Changes are afoot in the Internet Engineering Task Force (IETF) efforts around voice over IP (VoIP). March 2006 will probably be noted as the beginning of two important new activities there. First, the IETF has created an entire new area, called Real-Time Applications and Infrastructure (RAI), which collects all the groups working on VoIP and VoIP related technologies under a single umbrella. The second event is the formation of a new working group within that area, Session Peering for Multimedia Interconnect (SPEERMINT). As the name implies, SPEERMINT is going to be looking at SIP peering between providers.

Many Benefits
SIP peering has been a topic of conversation for some time now. There are many motivations to deploy it. The obvious one is cost reduction. When SIP peering is not used, calls between providers get routed over the public switched telephone network (PSTN), which usually incurs a cost for both providers. This cost includes the direct fees paid to the PSTN provider for interconnection, but also includes the capital and operational costs of running gateways to provide the interconnect. Doing a direct connection using SIP eliminates the need for the PSTN connectivity, immediately saving companies operating costs. SIP peering can also greatly improve voice quality. Without SIP peering, calls between two SIP providers will require transcoding to G.711 going into the PSTN, and transcoding back coming out. This is not an issue if the transmission was using G.711 to begin with, but if it wasn’’t, transcoding greatly reduces the voice quality. Regardless of transcoding, the gateways are likely to introduce delay into the system, as they’ll need to provide an additional set of jitter buffers. Worse yet, PSTN-based interconnects make it impossible to use wideband speech codecs. These codecs provide better-than-PSTN voice quality, and they are the source of the much-praised voice quality of Skype.

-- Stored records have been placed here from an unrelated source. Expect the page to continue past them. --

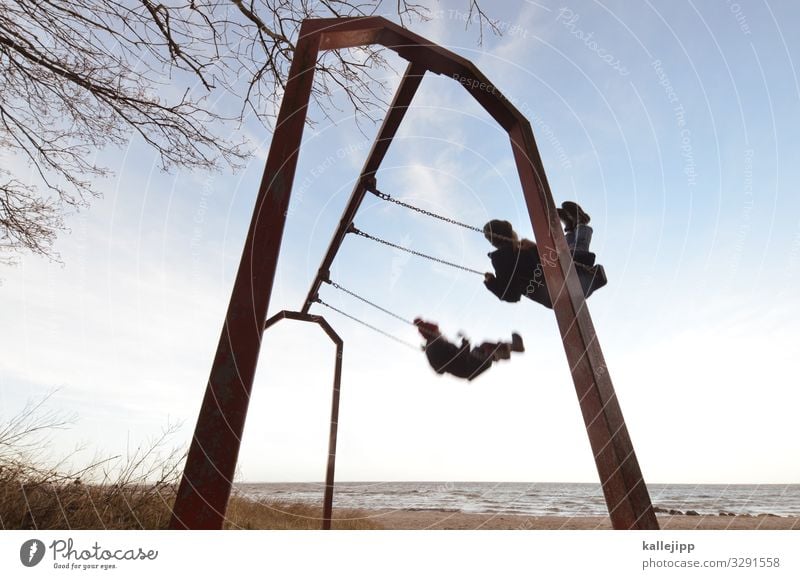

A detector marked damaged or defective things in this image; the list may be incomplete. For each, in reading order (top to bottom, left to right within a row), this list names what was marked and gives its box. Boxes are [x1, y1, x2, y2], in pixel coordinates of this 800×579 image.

rusty metal frame [169, 14, 656, 532]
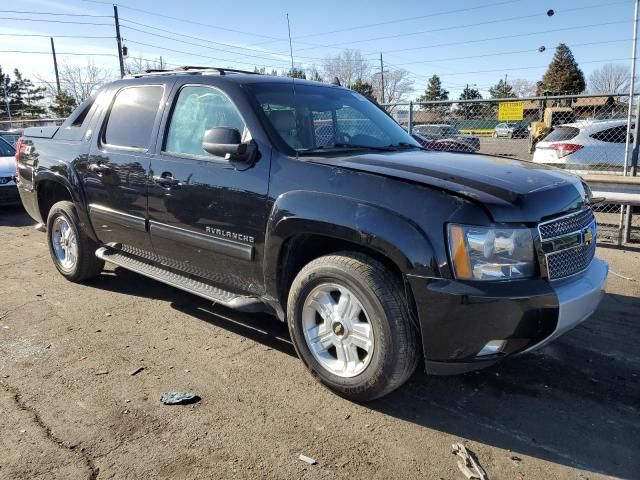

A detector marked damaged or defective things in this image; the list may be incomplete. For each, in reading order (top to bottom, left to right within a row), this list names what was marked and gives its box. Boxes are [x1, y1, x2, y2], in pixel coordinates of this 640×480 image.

cracked headlight lens [444, 225, 536, 282]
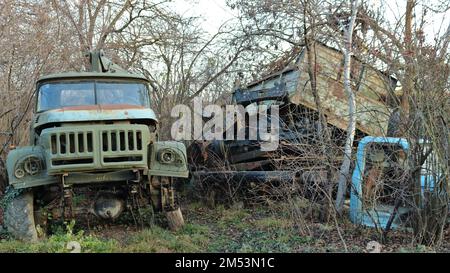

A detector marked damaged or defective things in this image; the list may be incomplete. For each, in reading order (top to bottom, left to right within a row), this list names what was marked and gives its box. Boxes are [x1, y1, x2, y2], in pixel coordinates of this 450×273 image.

broken windshield [37, 80, 149, 111]
abandoned green truck [2, 50, 188, 239]
rusted truck body [188, 42, 400, 200]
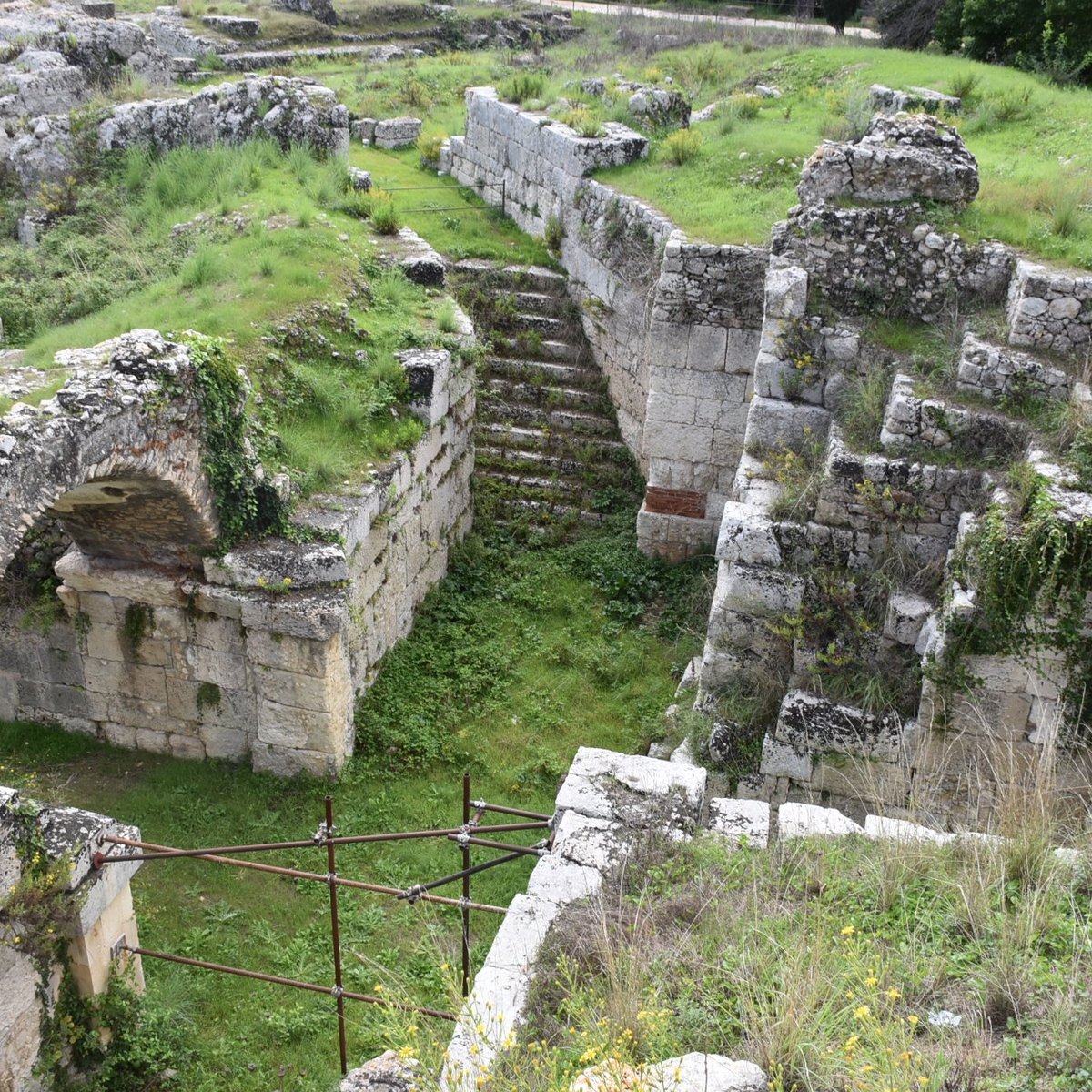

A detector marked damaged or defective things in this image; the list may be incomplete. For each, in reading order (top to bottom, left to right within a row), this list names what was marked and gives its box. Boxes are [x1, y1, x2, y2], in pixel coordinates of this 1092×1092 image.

rusty metal pole [320, 794, 347, 1074]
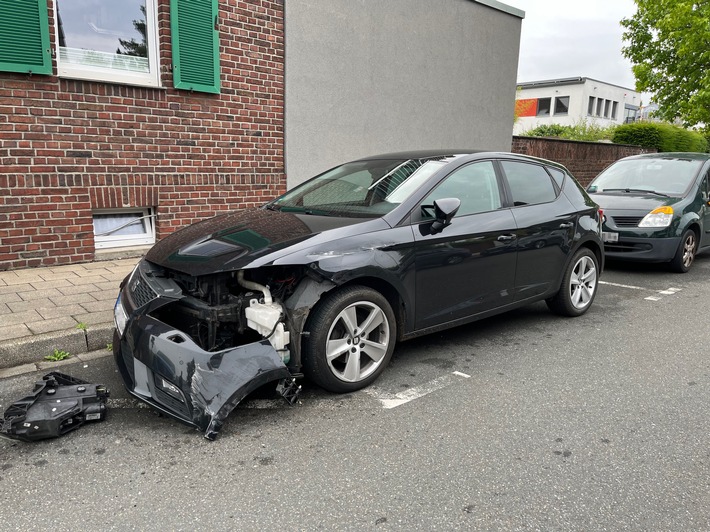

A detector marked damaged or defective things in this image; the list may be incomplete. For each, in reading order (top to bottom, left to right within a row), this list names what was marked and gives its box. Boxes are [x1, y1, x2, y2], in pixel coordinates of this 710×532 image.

exposed headlight [640, 206, 672, 227]
damaged black car [114, 149, 604, 436]
damaged front end [115, 260, 304, 438]
detached bumper piece [0, 372, 108, 442]
crushed fender [0, 372, 110, 442]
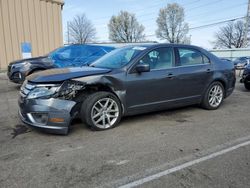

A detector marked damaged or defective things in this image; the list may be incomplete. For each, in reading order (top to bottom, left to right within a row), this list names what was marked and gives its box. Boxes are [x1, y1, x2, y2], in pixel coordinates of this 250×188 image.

crumpled hood [26, 67, 111, 83]
detached bumper piece [18, 97, 75, 135]
damaged front bumper [18, 97, 76, 134]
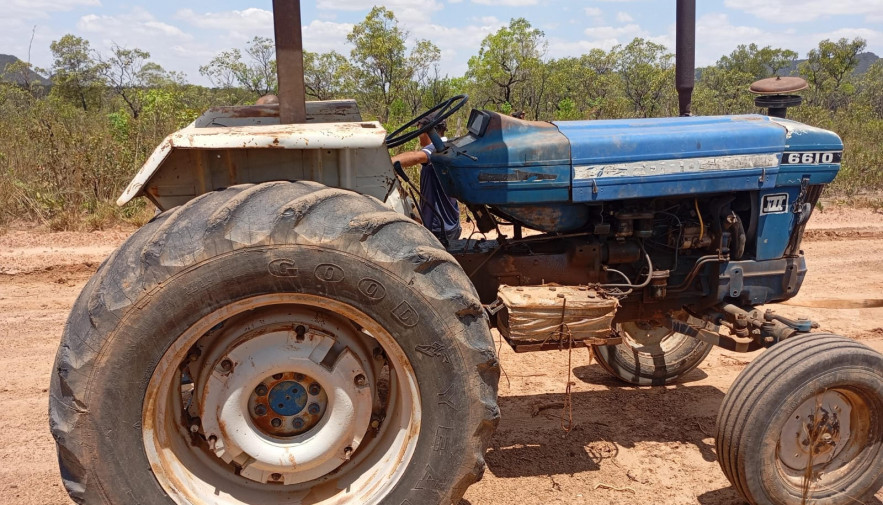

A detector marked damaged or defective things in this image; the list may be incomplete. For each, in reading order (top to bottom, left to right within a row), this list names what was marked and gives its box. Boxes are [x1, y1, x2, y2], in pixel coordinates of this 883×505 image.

rusted metal panel [274, 0, 310, 123]
rusted metal panel [500, 286, 620, 344]
rusty wheel rim [143, 294, 424, 502]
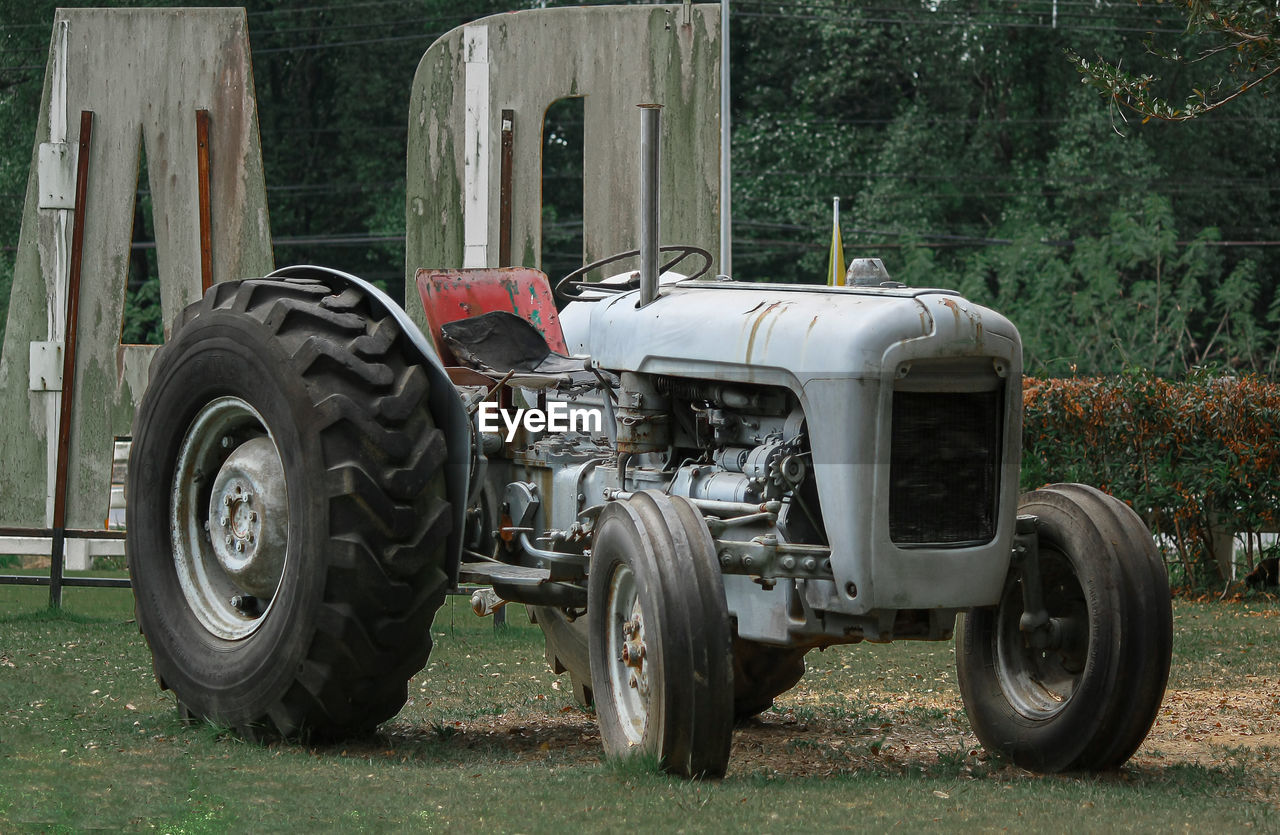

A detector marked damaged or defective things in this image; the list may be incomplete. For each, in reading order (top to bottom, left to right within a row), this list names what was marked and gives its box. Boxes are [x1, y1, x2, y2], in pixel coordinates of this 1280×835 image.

rusty metal post [193, 109, 213, 293]
rusty metal post [501, 107, 517, 263]
rusty metal post [637, 104, 660, 306]
rusty metal post [48, 109, 93, 607]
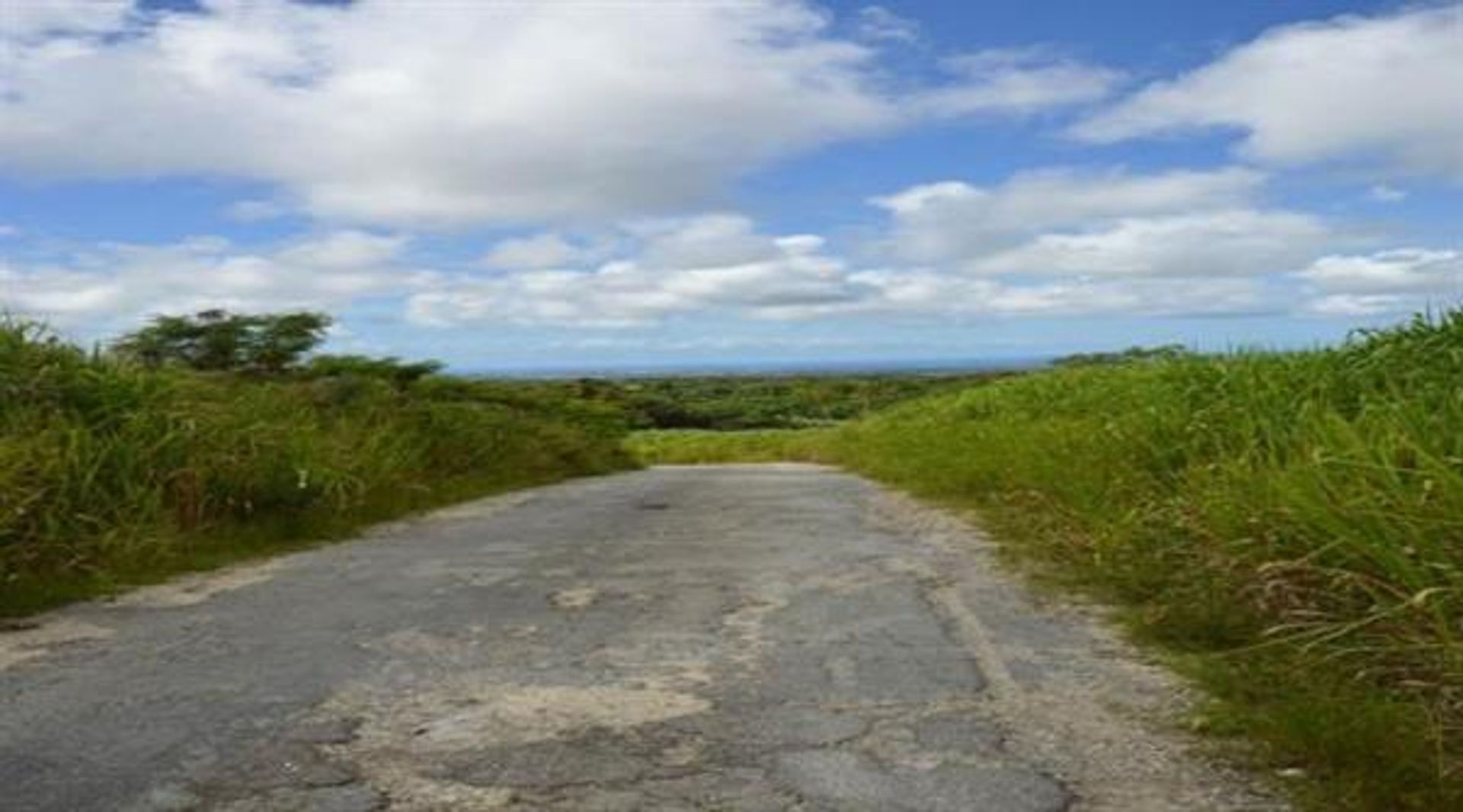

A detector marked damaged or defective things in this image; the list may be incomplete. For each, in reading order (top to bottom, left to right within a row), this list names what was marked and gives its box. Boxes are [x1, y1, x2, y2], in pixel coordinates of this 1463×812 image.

cracked asphalt road [0, 468, 1281, 807]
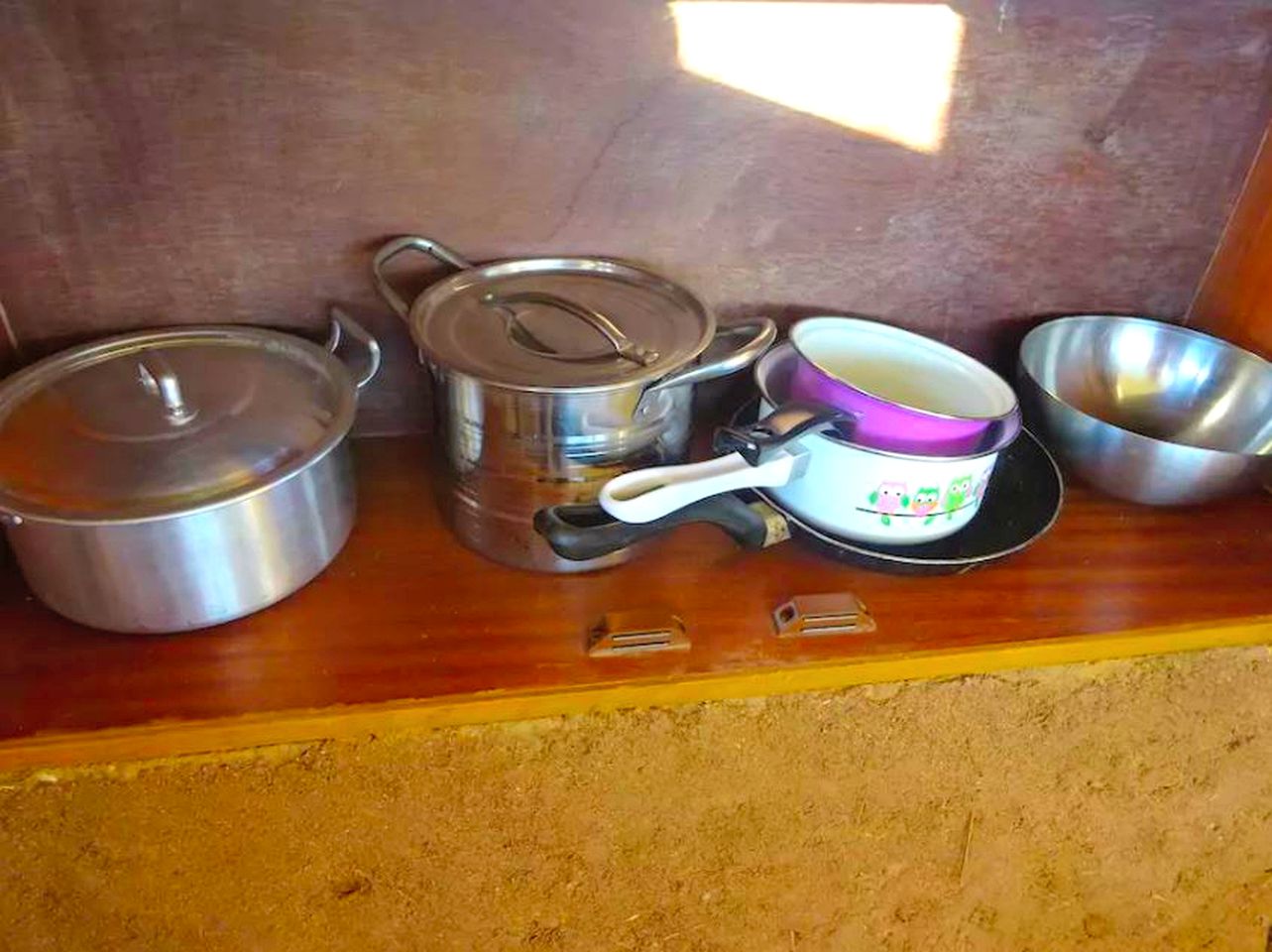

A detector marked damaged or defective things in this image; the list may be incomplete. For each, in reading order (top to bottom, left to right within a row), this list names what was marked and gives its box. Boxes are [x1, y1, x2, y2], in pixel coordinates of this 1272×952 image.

With SIP peering, these codecs can be used for inter-provider calls. Without SIP peering, they can’t. The difference between wideband and narrowband speech is huge it’s like the difference between HDTV and TV. Wideband speech has the potential to be a significant differentiator for VoIP, and it cannot be realized without SIP peering. SIP peering also allows for services beyond voice to work between providers. Indeed, the whole promise of SIP is to bring new services to telecommunications. Video, presence, and instant messaging, for example, are all possible with SIP, but none of them work when two SIP providers interconnect via the PSTN.

No Extensions Necessary
But what does SIP peering mean? Is there some new special protocol required for SIP peering? What problems does peering introduce that aren’t already covered by the existing specifications and products? Those are good questions. First and foremost, SIP peering does not require any new extensions to SIP. The ability to interconnect provider networks is built into the SIP protocol itself. There is a common misconception that SIP peering requires some kind of special profiling of SIP in order to provide interoperability. That is simply not true. SIP was designed to interoperate, even among implementations that support different extensions and capabilities. SIP networks are interconnecting today without additional extensions. SIP has built-in negotiation capabilities that allow fallback to a common baseline set of capabilities when there is mismatch between sides. As an example, SIP has an extension for preconditions (RFC 3312), which makes sure that a call proceeds only if a quality of service (QoS) reservation exists between the endpoints. What happens if only one side supports the extension? If implementations follow the specifications, they will correctly fall back to baseline operation without this feature. Now, some will argue that this is a problem. “We need this feature to always be used between our networks!” they’ll say. The interesting thing is, the extension is implemented at the endpoints, not in the network servers. Thus, a SIP “profile” that mandates usage of the extension could not be applied to the SIP servers doing the interconnection. Fortunately, the SPEERMINT working group has recognized that SIP peering is not about SIP profiling. Its charter explicitly rules profiling as out of scope, in fact. So, if SIP peering is not about a SIP profile, what is it about?




Improved Procedures
For the most part, SIP peering is about putting in place a set of best practices and operational procedures for the interconnection. Examples might include the following:

  • For call routing — using carrier telephone number mapping (ENUM) to find the terminating provider.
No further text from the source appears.